Would he want his green back
And order it to painted black
I assume your talking about God, but I didn't quite get this reference. Did you mean God would want his land back? Were you talking about money? :oops: Why would he paint it black?
I wonder how that would make ol Noah feel
-and-
As Noah lay in his bed
Tossing ,turning seeing red
This rhyme seems a little forced
This could be his meal deal
Such pretty colours are easy to find
I just wish I wasn't colour blind
For all the colours to me are not real
Love this part
As for sounding like a nursery rhyme, hmmm. To me it doesn't read that way but maybe Hilch thought that because every stanza and chorus ended with the same rhyme? Only a guess. Either way, enjoyed this alot! G. :)
Hey thanks Rocketgirl
mmm more editing coming up I see you where you are coming from .
Green back reference yes means his money back.
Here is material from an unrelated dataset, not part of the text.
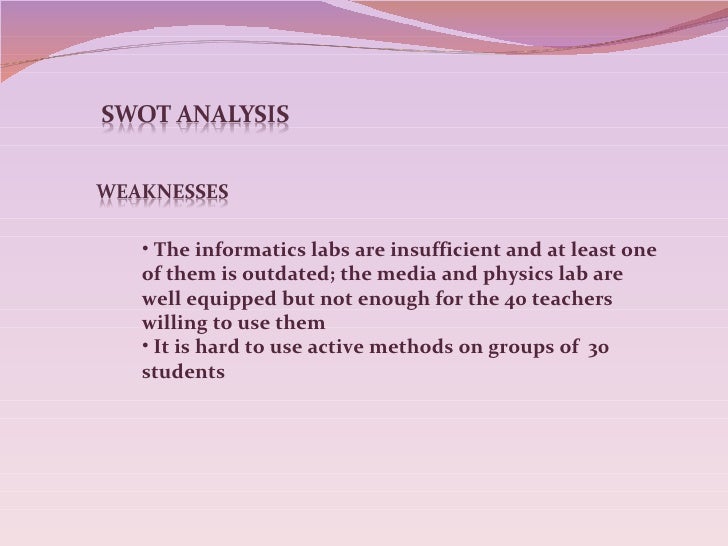 SWOT ANALYSIS

WEAKNESSES

• The informatics labs are insufficient and at least one of them is outdated; the media and physics lab are well equipped but not enough for the 40 teachers willing to use them
• It is hard to use active methods on groups of 30 students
Black ? why black well it rhymes and it's the total opposite to pink I could think of .
mm
i'll put all my edits on bottom of original post then I'll repost it when it's done and hosed down .
thanks for your in put
cheers
L.K
Aghhhh
Not only am I a senior citizen
I'm now a bloody senior member
Are you people trying to tell me I'm old or what ?
over 700 posts ( I really do need to get out more )
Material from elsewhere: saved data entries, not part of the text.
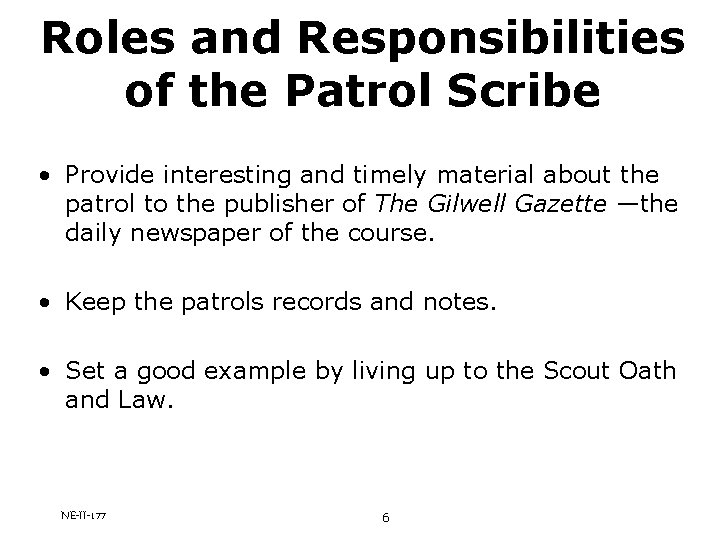 Roles and Responsibilities of the Patrol Scribe

• Provide interesting and timely material about the patrol to the publisher of The Gilwell Gazette —the daily newspaper of the course.

• Keep the patrols records and notes.

• Set a good example by living up to the Scout Oath and Law.

NE-II-177

6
With edits so you can read entire song :wink:
"Colours"
I wonder what God would think
If Noah painted his ark bright pink
And a big orange fluro keel
Would god want his green back
And have it orded to be painted black
I wonder how that would make ol Noah feel
Such pretty colours are easy to find
But for poor ol Noah he was colour blind
For all the colours for him were not real
For ol Noah was not from the well to do
Gods reaction would surely make him blue
Where on Earth would he find a seal
As Noah lay in his bed
Tossing ,turning seeing red
This could be his meal deal
Such pretty colours are easy to find
But for poor ol Noah he was colour blind
For all the colours for him were not real
I like the changes and think it's pretty darn good now I know I only tweeked it here and there but all in all I think it's PRETTY DARN GOOD :lol:
am I allowed to say that about my own work ? :oops:
Aghhhh
Not only am I a senior citizen
I'm now a bloody senior member
Are you people trying to tell me I'm old or what ?
over 700 posts ( I really do need to get out more )
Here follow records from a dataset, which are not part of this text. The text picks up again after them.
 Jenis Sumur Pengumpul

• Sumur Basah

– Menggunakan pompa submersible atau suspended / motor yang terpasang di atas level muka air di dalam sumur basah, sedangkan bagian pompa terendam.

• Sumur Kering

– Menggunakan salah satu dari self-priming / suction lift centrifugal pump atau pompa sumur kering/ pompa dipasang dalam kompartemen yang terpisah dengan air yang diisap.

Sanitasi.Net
Yep, like the changes you made mate...and of course you're allowed to feel proud of a nice piece of work!!!!
One little thing....have you thought of extending the chorus? Maybe two sets of three lines, keep the same AAB rhyming scheme as the verses... that way it'd just flesh the song out a little more....
Just a suggestion...
:D :D :D
Vic
"Sometimes the beauty of music can help us all find strength to deal with all the curves life can throw us." (D. Hodge.)
Actually I did Vic but all my creative juices dried up pretty quickly doing this much ( there wasn't a real lot there to start with ) :wink:
that game is very funny the only thing that rhymes with Australia is failure gee I laughed when he said that and Im a proud Aussie
Aghhhh
Not only am I a senior citizen
I'm now a bloody senior member
Are you people trying to tell me I'm old or what ?
over 700 posts ( I really do need to get out more )
hey, now that I read this I get your German version(actually some real funny twists in vocab there):)
makes sense now :D
I actually like it a lot, wouldn't have thought of a nursery rhyme, but even if it sounded like one, I do like nursery rhymes(there are some pretty dark ones if anyone remembers that one long-ago assignment- vic, maybe you?)
the edit works very well, not much to add here, be happy now, eh?